[start]

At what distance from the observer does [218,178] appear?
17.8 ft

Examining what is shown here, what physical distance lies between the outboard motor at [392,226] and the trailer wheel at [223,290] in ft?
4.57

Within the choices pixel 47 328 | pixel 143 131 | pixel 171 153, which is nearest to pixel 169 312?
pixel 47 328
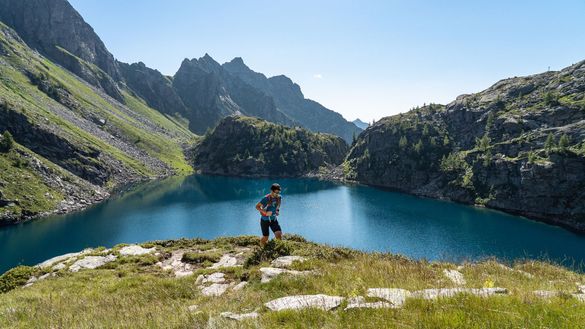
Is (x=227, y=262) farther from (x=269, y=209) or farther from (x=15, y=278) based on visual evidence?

[end]
[start]

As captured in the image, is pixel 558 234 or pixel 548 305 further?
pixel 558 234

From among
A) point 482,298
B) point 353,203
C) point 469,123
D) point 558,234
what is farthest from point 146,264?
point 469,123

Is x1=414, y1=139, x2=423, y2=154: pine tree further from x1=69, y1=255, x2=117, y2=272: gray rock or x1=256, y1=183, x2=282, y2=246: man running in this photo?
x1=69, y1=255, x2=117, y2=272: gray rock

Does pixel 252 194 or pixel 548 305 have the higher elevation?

[end]

● TASK TO COMPLETE: Print the records that run from the line containing "As captured in" through the line containing "Does pixel 252", including both of those lines, and reproduce them without any change.

● EXERCISE OUTPUT:
As captured in the image, is pixel 558 234 or pixel 548 305 further?
pixel 558 234

From among
A) point 482,298
B) point 353,203
C) point 469,123
D) point 558,234
what is farthest from point 146,264?
point 469,123

Is x1=414, y1=139, x2=423, y2=154: pine tree further from x1=69, y1=255, x2=117, y2=272: gray rock or x1=256, y1=183, x2=282, y2=246: man running in this photo?
x1=69, y1=255, x2=117, y2=272: gray rock

Does pixel 252 194 or pixel 548 305 have the higher elevation?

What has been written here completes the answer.